The only open-air variant of the Porsche 944 sold in North America, the 944 S2 Cabriolet was not an entirely in-house effort from Porsche. As with many convertibles of the era, its life began with a unibody shipped to American Sunroof Corporation, better known as ASC. In this case the work was done at ASC's plant in Heilbronn, West Germany.
The cars were given a roofectomy by ASC, as well as having reinforcing plates welded in to preserve chassis stiffness and crashworthiness. After all that structural work, the bodies, still in the white, went back to the Audi plant in Neckarsulm where the drivetrains and suspension bits were installed. Finally, the largely-completed vehicles were sent to ASC again for the installation of the decklid, windshield, and other bits that were unique to the cabrio version.

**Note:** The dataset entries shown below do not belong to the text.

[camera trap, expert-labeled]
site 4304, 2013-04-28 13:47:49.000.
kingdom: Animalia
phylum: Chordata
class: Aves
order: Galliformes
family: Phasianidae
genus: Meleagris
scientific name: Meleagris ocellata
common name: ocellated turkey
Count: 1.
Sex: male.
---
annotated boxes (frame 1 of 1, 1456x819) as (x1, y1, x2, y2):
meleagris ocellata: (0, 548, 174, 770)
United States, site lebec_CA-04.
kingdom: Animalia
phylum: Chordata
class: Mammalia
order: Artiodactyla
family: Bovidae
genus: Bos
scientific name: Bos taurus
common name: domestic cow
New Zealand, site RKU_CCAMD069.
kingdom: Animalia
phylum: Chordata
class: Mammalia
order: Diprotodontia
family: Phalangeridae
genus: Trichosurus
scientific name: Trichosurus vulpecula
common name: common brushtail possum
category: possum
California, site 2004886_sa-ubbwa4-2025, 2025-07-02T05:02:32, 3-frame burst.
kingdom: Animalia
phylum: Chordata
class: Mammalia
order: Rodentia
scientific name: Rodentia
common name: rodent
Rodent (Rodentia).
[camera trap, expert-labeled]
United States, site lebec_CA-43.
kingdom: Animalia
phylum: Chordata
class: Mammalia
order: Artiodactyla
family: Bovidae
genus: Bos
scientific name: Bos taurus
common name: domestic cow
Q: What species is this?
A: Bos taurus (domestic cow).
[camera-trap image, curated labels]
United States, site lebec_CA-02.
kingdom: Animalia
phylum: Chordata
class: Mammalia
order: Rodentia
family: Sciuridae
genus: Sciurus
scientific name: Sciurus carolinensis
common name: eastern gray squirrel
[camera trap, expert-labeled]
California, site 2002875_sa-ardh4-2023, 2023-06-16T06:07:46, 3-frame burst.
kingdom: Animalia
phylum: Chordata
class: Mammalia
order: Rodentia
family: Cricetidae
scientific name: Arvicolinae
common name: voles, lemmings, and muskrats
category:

Under the hood was the 3.0L DOHC 16V version of the Porsche inline four that had debuted almost a decade earlier in 2.5L SOHC form. The extra valves and displacement had bumped output from 143 to 208 SAE net horsepower. It could be backed with a 5-speed manual or three-gear slushbox, mounted at the aft end of the car to improve weight distribution.
In a Car and Driver test, the 944 S2 Cabriolet sprinted to sixty in 6.2 seconds and managed a 14.7 quarter mile at 97mph. It circled a skidpad at 0.84g and ran all the way to an honest 145mph. The price as tested was $52,295 ($129k in 2025 dollars), so you were paying rather a lot of money to look at Corvette taillights, but the build quality and structural rigidity of the droptop 944 was noted.
The upper photo was taken in September of 2024 using a Nikon D7100 and a 16-80mm f/2.8-4E zoom lens, while the lower one was taken with an iPhone 6S in May of 2017.